# Written exercise
Return each of the following items word for word, unchanged.

# Extracted material

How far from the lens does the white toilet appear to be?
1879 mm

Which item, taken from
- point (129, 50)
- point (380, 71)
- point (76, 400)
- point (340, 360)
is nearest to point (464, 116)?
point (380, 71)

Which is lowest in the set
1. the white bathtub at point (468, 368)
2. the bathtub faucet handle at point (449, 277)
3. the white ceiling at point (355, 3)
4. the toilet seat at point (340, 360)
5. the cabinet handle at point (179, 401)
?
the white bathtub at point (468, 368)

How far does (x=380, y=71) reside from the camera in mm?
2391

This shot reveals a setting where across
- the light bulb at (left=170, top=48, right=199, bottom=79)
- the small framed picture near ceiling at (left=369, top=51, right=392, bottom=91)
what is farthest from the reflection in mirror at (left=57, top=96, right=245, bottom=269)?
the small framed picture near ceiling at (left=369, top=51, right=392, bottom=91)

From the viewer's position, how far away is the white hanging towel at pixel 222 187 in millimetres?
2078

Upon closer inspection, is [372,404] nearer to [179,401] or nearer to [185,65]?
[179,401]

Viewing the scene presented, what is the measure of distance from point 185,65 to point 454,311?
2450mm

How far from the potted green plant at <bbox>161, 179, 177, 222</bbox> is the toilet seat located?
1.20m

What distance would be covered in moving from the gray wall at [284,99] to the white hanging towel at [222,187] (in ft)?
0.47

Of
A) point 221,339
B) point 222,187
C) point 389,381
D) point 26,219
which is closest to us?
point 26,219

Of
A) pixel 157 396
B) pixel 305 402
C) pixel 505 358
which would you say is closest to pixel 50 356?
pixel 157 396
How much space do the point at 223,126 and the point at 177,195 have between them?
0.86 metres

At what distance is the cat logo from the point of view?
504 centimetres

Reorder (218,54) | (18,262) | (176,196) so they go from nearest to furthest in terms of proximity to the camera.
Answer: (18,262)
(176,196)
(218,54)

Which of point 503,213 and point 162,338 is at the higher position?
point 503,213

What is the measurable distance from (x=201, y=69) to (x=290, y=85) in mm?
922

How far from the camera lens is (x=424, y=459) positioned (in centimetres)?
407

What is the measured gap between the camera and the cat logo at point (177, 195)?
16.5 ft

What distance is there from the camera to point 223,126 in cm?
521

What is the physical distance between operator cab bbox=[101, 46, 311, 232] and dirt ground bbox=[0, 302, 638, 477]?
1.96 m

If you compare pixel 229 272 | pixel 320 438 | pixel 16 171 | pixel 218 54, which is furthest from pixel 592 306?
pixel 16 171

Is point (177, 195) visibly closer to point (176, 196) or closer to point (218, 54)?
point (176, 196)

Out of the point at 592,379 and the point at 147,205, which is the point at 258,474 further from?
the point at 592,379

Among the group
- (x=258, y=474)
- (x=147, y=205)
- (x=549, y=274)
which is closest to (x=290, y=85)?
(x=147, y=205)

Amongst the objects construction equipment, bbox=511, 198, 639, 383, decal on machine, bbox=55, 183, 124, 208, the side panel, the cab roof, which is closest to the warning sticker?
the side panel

# Correct result
How far from the lens does the white toilet appear to be?
1879 mm

Which item, taken from
- point (129, 50)
- point (380, 71)
- point (76, 400)
- point (340, 360)
is nearest to point (464, 116)?
point (380, 71)

Which is lowest in the set
1. the white bathtub at point (468, 368)
2. the bathtub faucet handle at point (449, 277)
3. the white ceiling at point (355, 3)
4. the toilet seat at point (340, 360)
5. the cabinet handle at point (179, 401)
?
the white bathtub at point (468, 368)

How far does (x=380, y=71) reside from the camera in mm?
2391

This shot reveals a setting where across
- the light bulb at (left=170, top=48, right=199, bottom=79)
- the small framed picture near ceiling at (left=369, top=51, right=392, bottom=91)
what is farthest from the reflection in mirror at (left=57, top=96, right=245, bottom=269)?
the small framed picture near ceiling at (left=369, top=51, right=392, bottom=91)

From the viewer's position, how far away is the white hanging towel at pixel 222 187 in millimetres?
2078

Upon closer inspection, is [372,404] nearer to [179,401] or nearer to [185,65]?
[179,401]

Viewing the scene presented, what is the measure of distance from point 185,65 to point 454,311?
2450mm

How far from the potted green plant at <bbox>161, 179, 177, 222</bbox> is the toilet seat located?
1.20m

What distance would be covered in moving from the gray wall at [284,99] to the white hanging towel at [222,187] (in ft)?
0.47

Of
A) point 221,339
B) point 222,187
C) point 389,381
D) point 26,219
which is closest to us?
point 26,219

Of
A) pixel 157 396
B) pixel 305 402
C) pixel 505 358
which would you say is closest to pixel 50 356?
pixel 157 396
How much space do the point at 223,126 and the point at 177,195 have between them?
0.86 metres

At what distance is the cat logo from the point of view?
504 centimetres

Reorder (218,54) | (18,262) | (176,196) so they go from nearest to furthest in terms of proximity to the camera.
Answer: (18,262)
(176,196)
(218,54)

Which of point 503,213 and point 162,338 is at the higher position?
point 503,213

What is the measurable distance from (x=201, y=69) to (x=290, y=85) in mm?
922

How far from the camera lens is (x=424, y=459) positioned (in centimetres)?
407

What is the measured gap between the camera and the cat logo at point (177, 195)?
16.5 ft

What distance is there from the camera to point 223,126 in cm?
521

What is the physical distance between operator cab bbox=[101, 46, 311, 232] and dirt ground bbox=[0, 302, 638, 477]?
1.96 m

If you compare pixel 229 272 | pixel 320 438 | pixel 16 171 | pixel 218 54, which is furthest from pixel 592 306?
pixel 16 171

Is point (177, 195) visibly closer to point (176, 196) or closer to point (218, 54)?
point (176, 196)

Out of the point at 592,379 and the point at 147,205, which is the point at 258,474 further from?
the point at 592,379

Among the group
- (x=258, y=474)
- (x=147, y=205)
- (x=549, y=274)
which is closest to (x=290, y=85)?
(x=147, y=205)

Amongst the objects construction equipment, bbox=511, 198, 639, 383, decal on machine, bbox=55, 183, 124, 208, the side panel, the cab roof, which is closest to the warning sticker?
the side panel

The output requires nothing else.